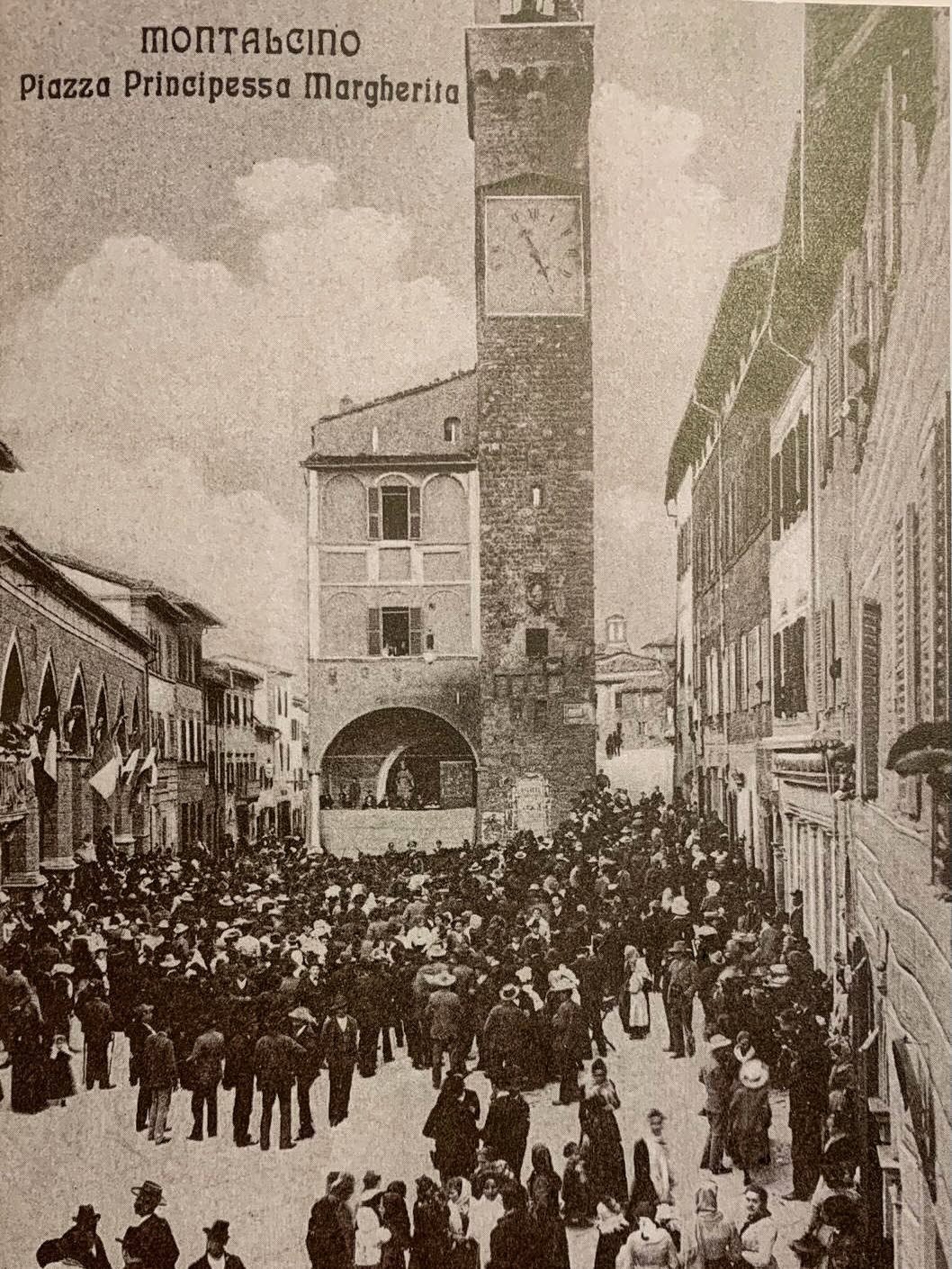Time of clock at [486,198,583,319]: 4:54
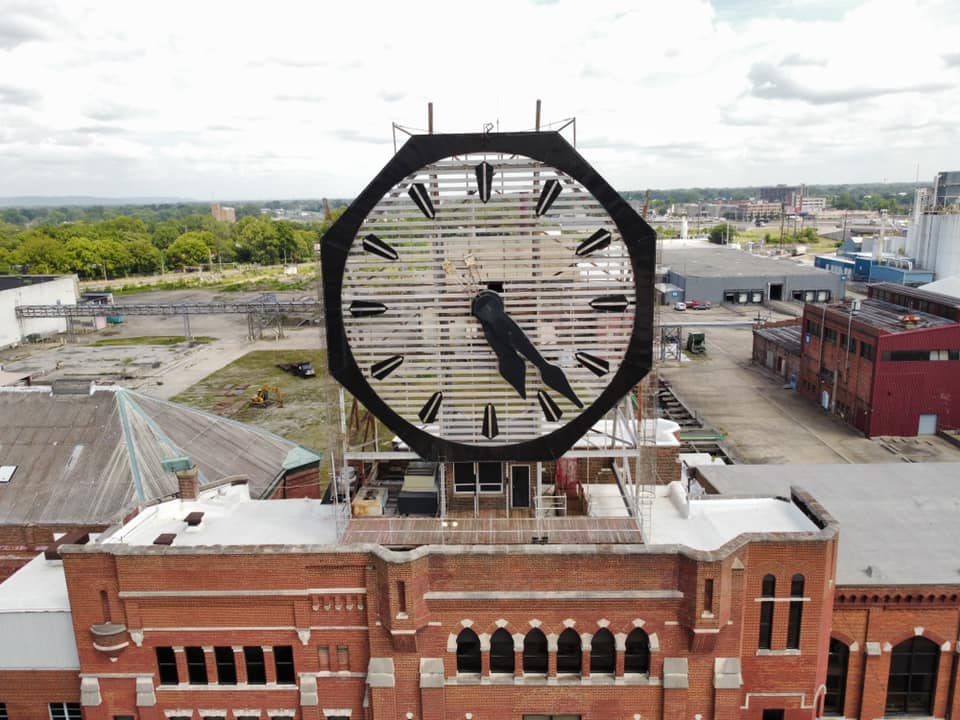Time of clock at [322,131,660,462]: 5:23
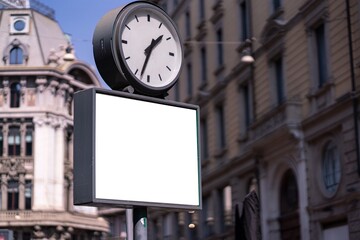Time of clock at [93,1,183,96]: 1:33
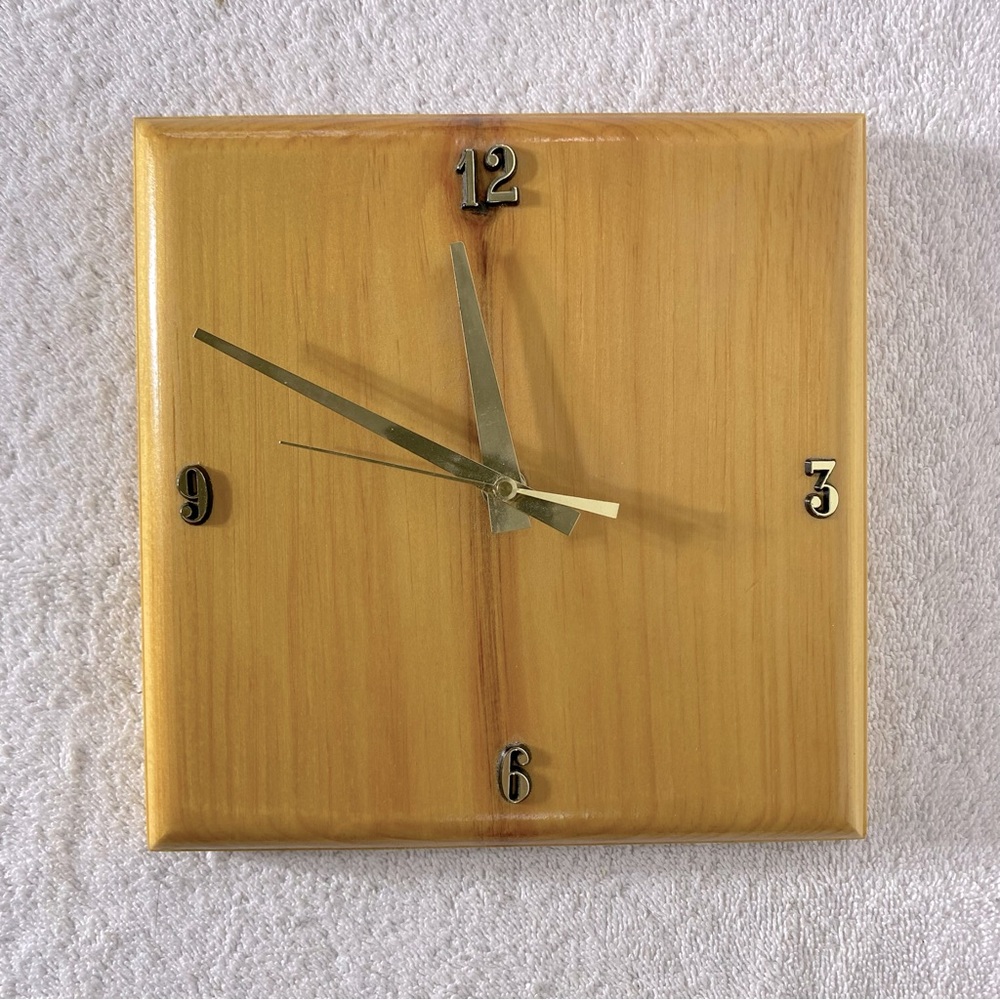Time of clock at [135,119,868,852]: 11:48
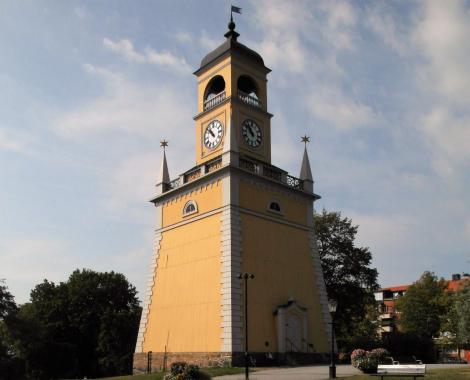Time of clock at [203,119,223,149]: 10:52
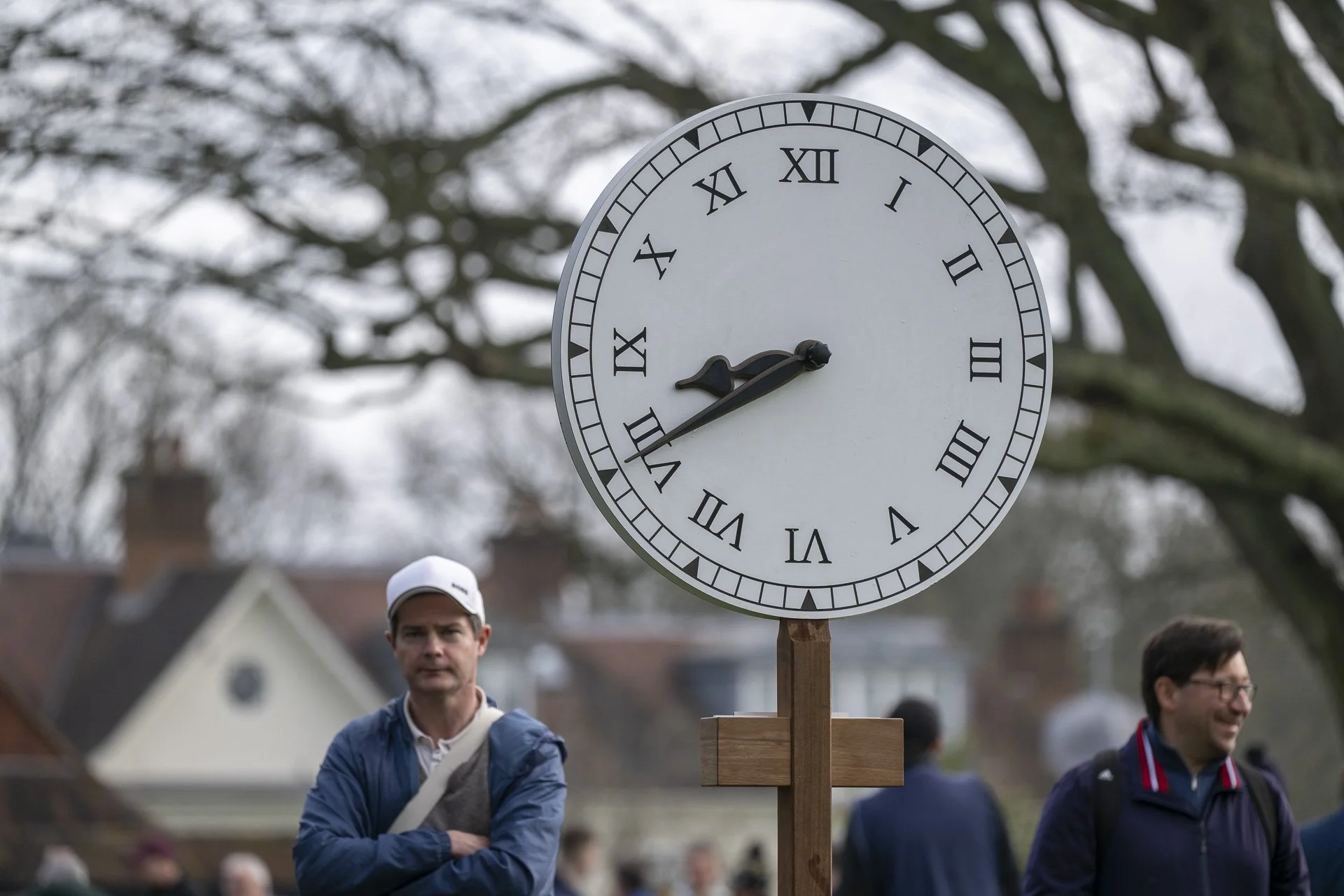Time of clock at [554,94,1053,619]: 8:40
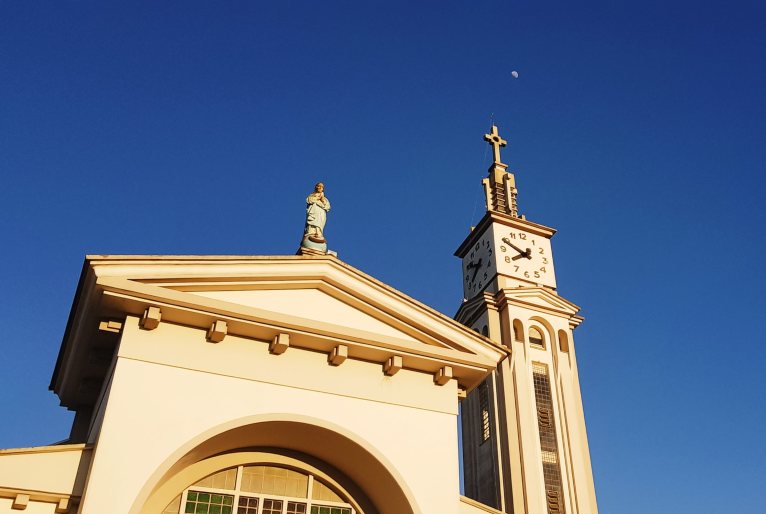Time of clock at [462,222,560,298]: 7:49
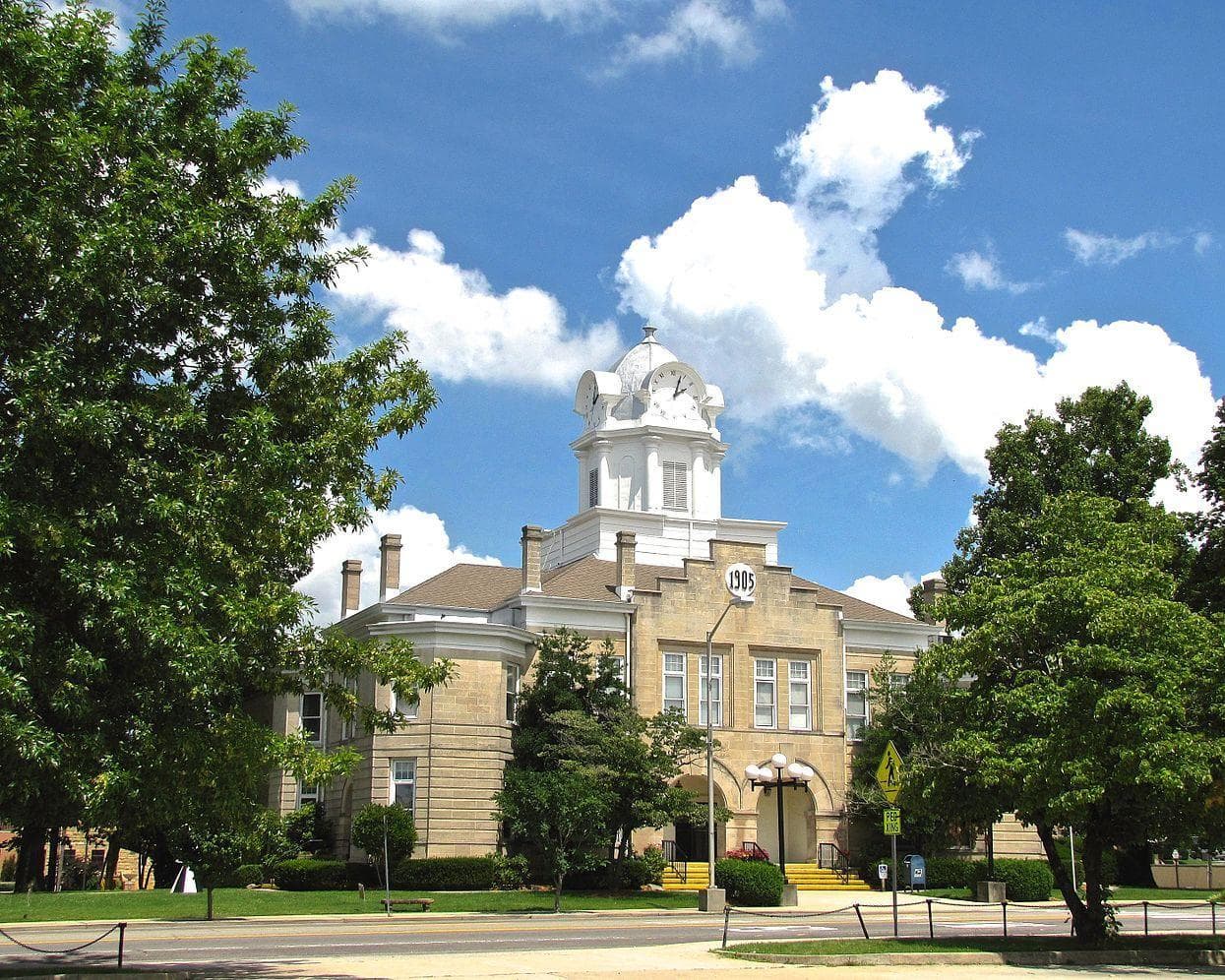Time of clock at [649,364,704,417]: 2:03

= TASK REQUIREMENTS =
Turn the data above into a numbered list, with no blank lines and without the pictures.

= TASK SOLUTION =
1. Time of clock at [486,198,583,319]: 4:54
2. Time of clock at [322,131,660,462]: 5:23
3. Time of clock at [93,1,183,96]: 1:33
4. Time of clock at [135,119,868,852]: 11:48
5. Time of clock at [203,119,223,149]: 10:52
6. Time of clock at [554,94,1053,619]: 8:40
7. Time of clock at [462,222,560,298]: 7:49
8. Time of clock at [649,364,704,417]: 2:03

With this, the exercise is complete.